= Neville archaeological site =

Archaeological site in Manchester, New Hampshire, U.S.

Neville is an archaeological site on the east bank of the Merrimack River in Manchester, New Hampshire in the United States.

The first occupants arrived during the Middle Archaic [around 8000 years Before Present (BP)] and left around 5900 BP. The first occupation, termed the Neville Complex, houses the remains of the "Neville" stemmed points. These were "bifacial projectile points with carefully shaped tips and symmetrical bodies."

The Neville site is 205 ft above sea level and close to the Amoskeag Falls. Because the river provided an almost endless supply of fish, the site's location was probably important in attracting the first foragers to camp at the site. Dena Dincauze argues that Neville is a center for spring fishing and domestic activities but not hunting and plant processing. This is evidenced by the lack of hunting and plant processing tools.

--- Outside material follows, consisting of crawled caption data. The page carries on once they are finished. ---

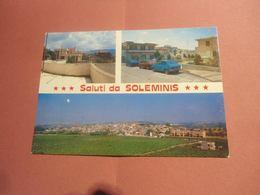 SALUTI DA SOLEMINIS - VEDUTINE  - CAGLIARI - Cagliari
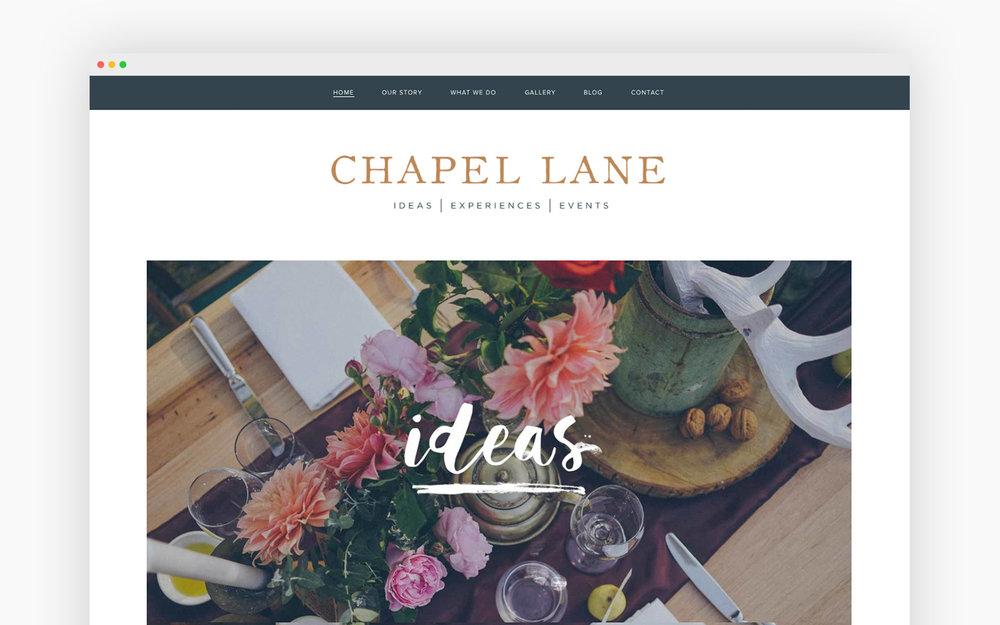 Nectar-&-Co_Chapel-Lane_website-homepage-Desktop.jpg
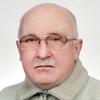 Валерий, 73, г.Воронеж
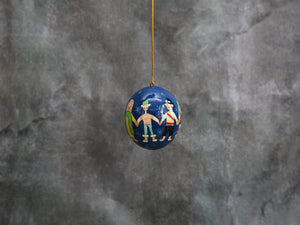 Children Around the World Ornament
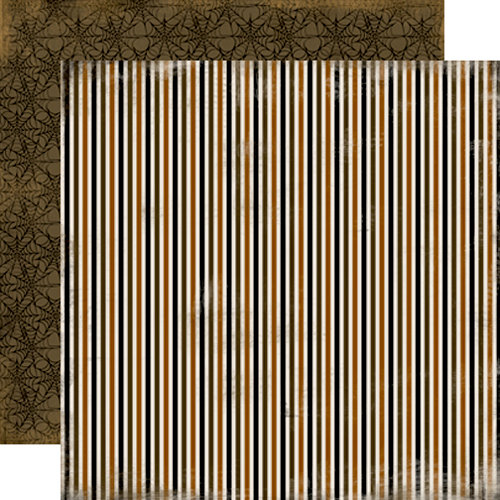 Carta Bella Paper - All Hallow's Eve Collection - Halloween - 12 x 12 Double Sided Paper - Scary Stripe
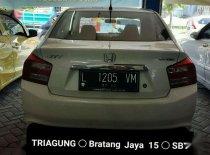 Honda City VTEC 2012 Sedan dijual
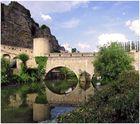 Brücke im Grund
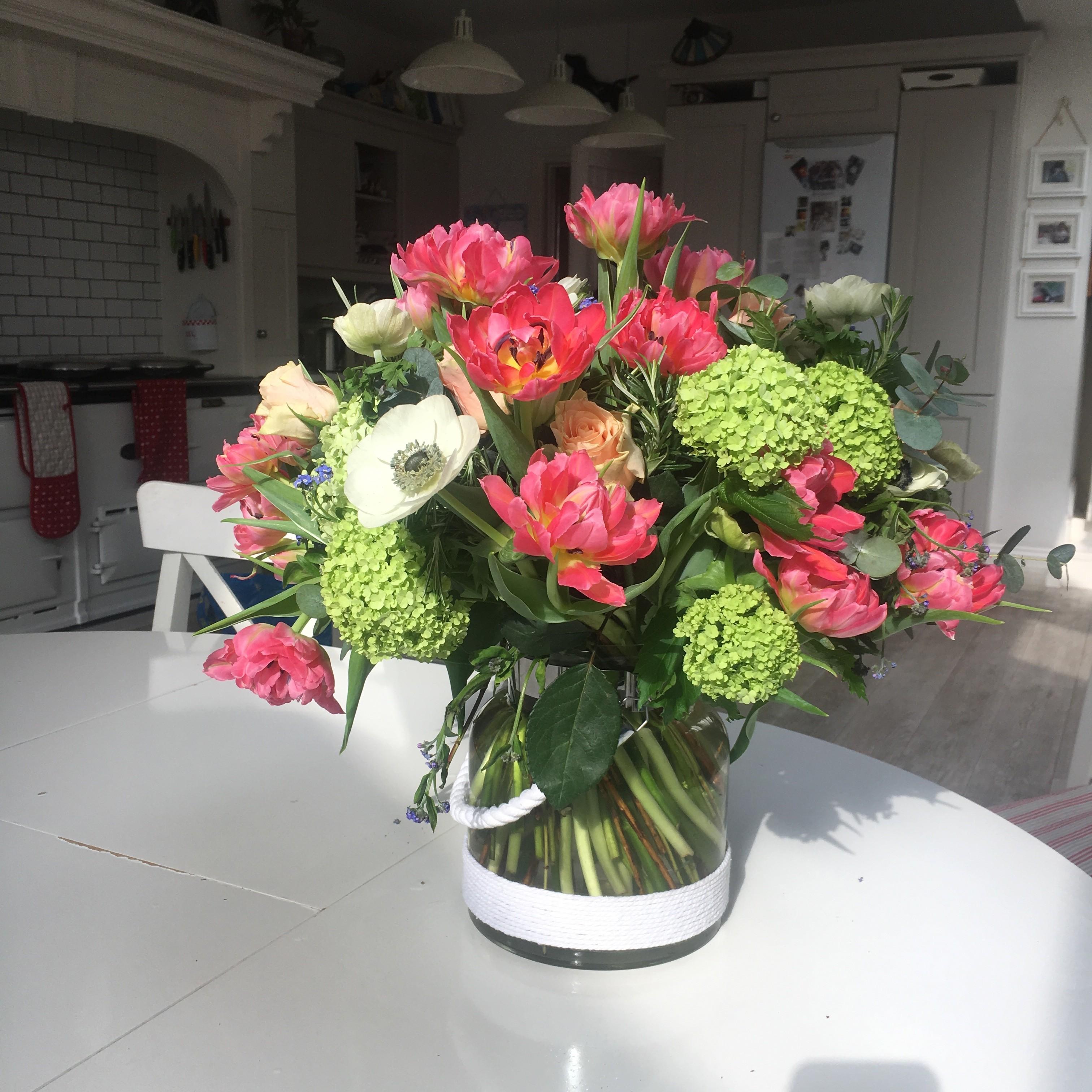 Moyes Stevens Bouquet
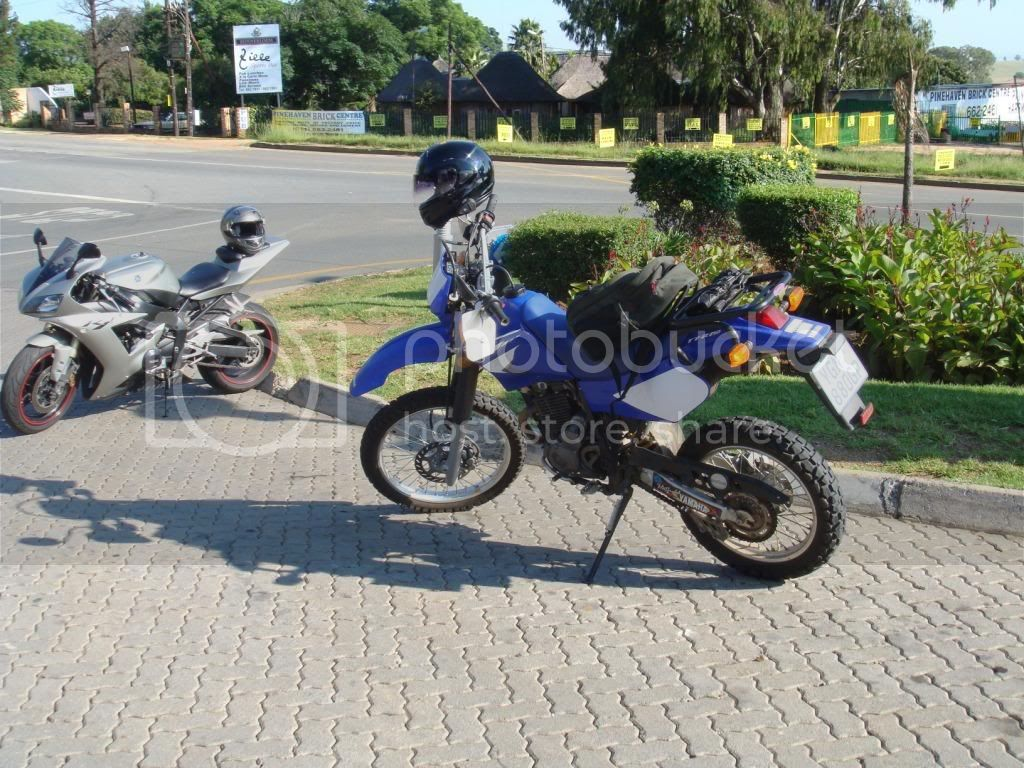 Soweto GS ride DSC02387a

The tools and points types found and named for the Neville site are believed to be a northeastern variant of Stanly stemmed points, a point type related to older Archaic sites in the southeastern United States. Neville points were produced between 7800 BP and 7000 BP and are found from Maine to New York. The Neville site shows that Middle Archaic people of the Northeastern United States had relationships with cultures along the Atlantic coast and those even further to the south. Before 7000 BP, a new projectile point form had appeared.

== Site excavation ==
The Neville site is named after its owner, John Neville, who received the property from the Stark family. For years it was not known to have any archaeological importance. It was not until the construction of a bridge threatened to destroy the site that the New Hampshire Archaeological Society took notice.
The society began excavating the site in 1967 with the help of a team of volunteers.

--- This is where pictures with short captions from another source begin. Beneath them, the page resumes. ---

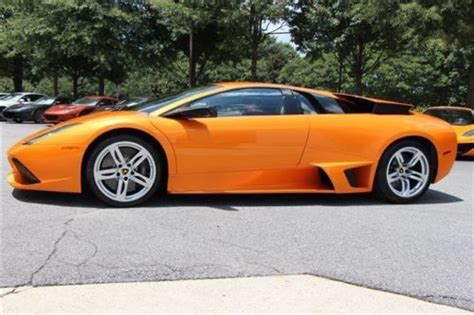 Lamborghini Q Citura by Find Used Lp640 Sold New By Us Q Citura Rear Int Cf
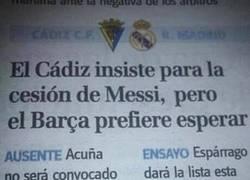 Enlace a En el 2005 Messi casi se va cedido al Cádiz, ¿qué hubiera pasado?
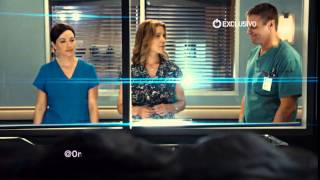 Saving Hope | Episodio 2 - OnDIRECTV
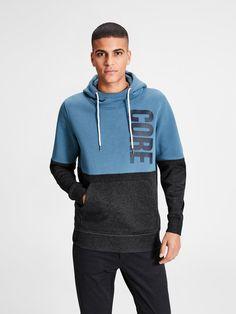 Colour block sweatshirt   JACK & JONES Moda Peru, Hooded Jacket, Bomber Jacket, Tactical Jacket, Jack Jones, Men's Collection, Kids Outfits, Street Wear, Mens Fashion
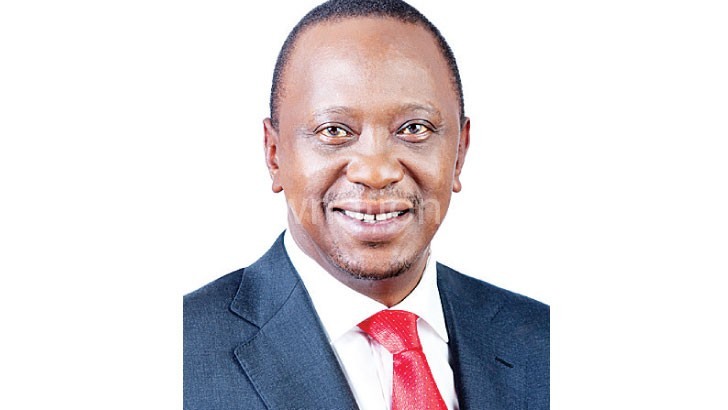 Kenyatta: The continent needs support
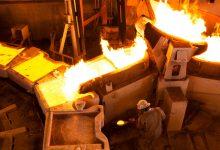 Zambia Mining Tax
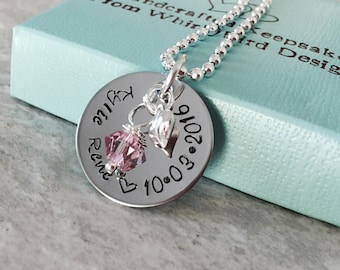 Personalized hand stamped name charm with birthday heart charm and pearl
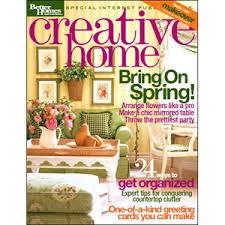 Home Decorating Magazine Creative Home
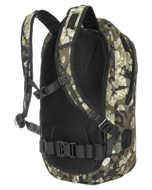 Bild på Simms Dry Creek Z Backpack - 35L Riparian Camo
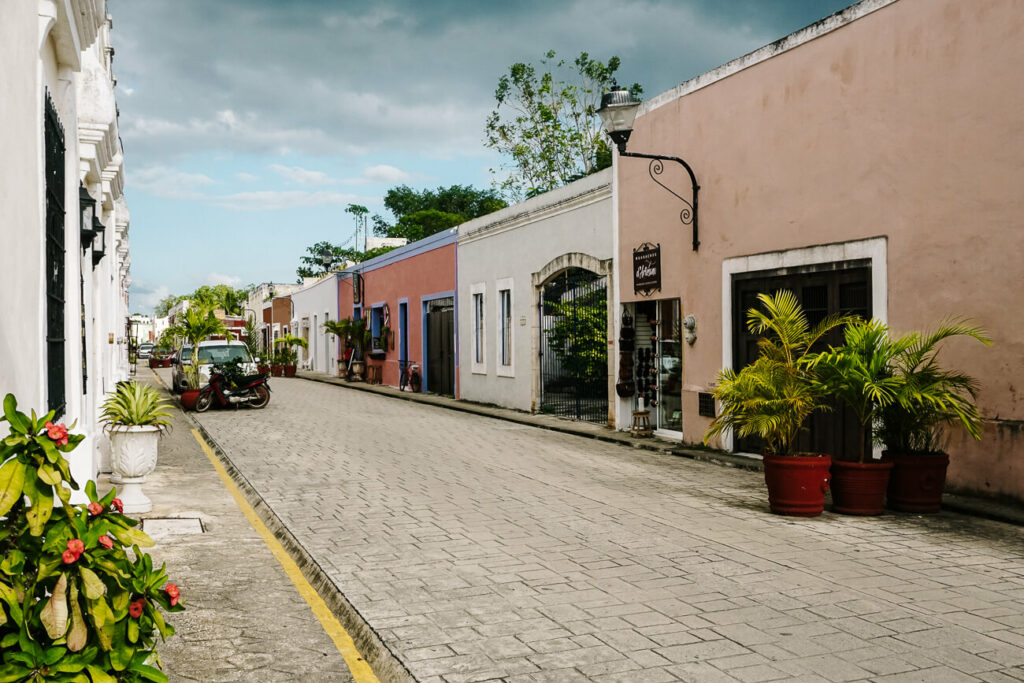 Calle de los frailes in Valladolid in Mexico, one of the most beautiful streets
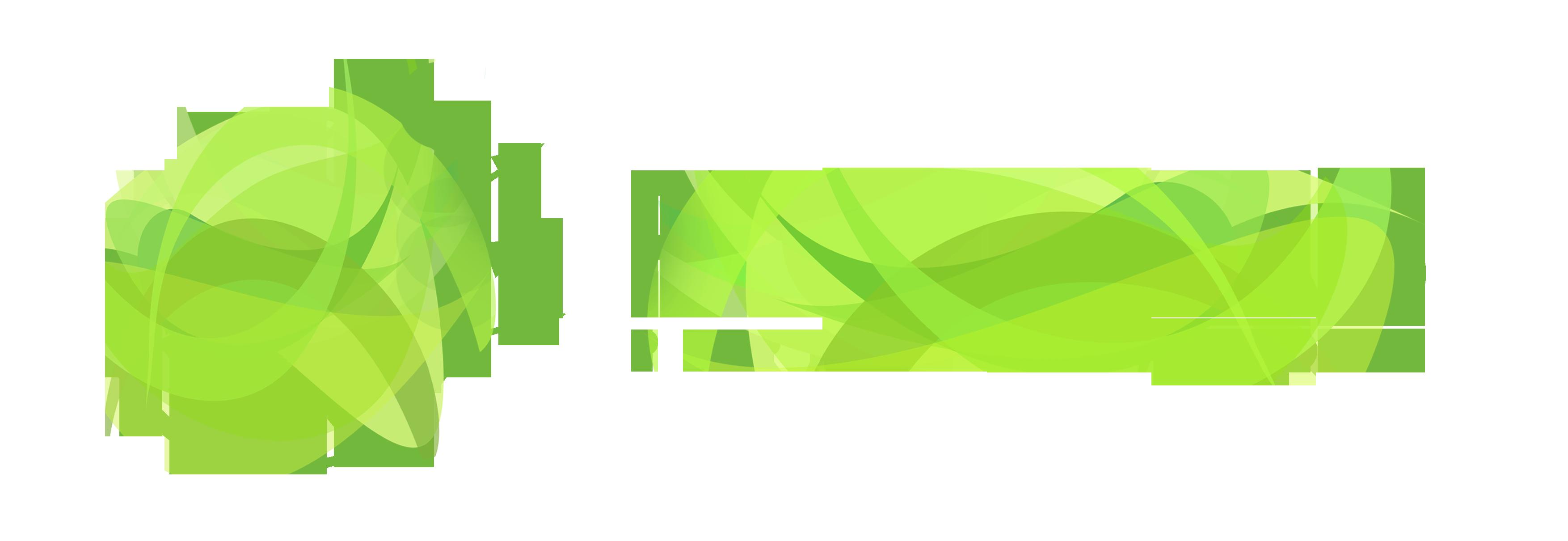 Novo Logo Flechas - Color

One of the volunteers was an archaeologist and local resident named Peter McLane who excavated much more of the Neville site than the NHAS had planned on. At first McLane and his sons found only typical artifacts within the first few feet of soil. But as they proceeded to excavate further they found more artifacts. McLane chose to have one of the artifacts dated via charcoal sampling and found that it was 5,385 years old. The ancient date made this artifact one of the oldest artifacts in New England at the time. There were other artifacts found, both earlier and later, but these are believed to have been moved to the site from another location.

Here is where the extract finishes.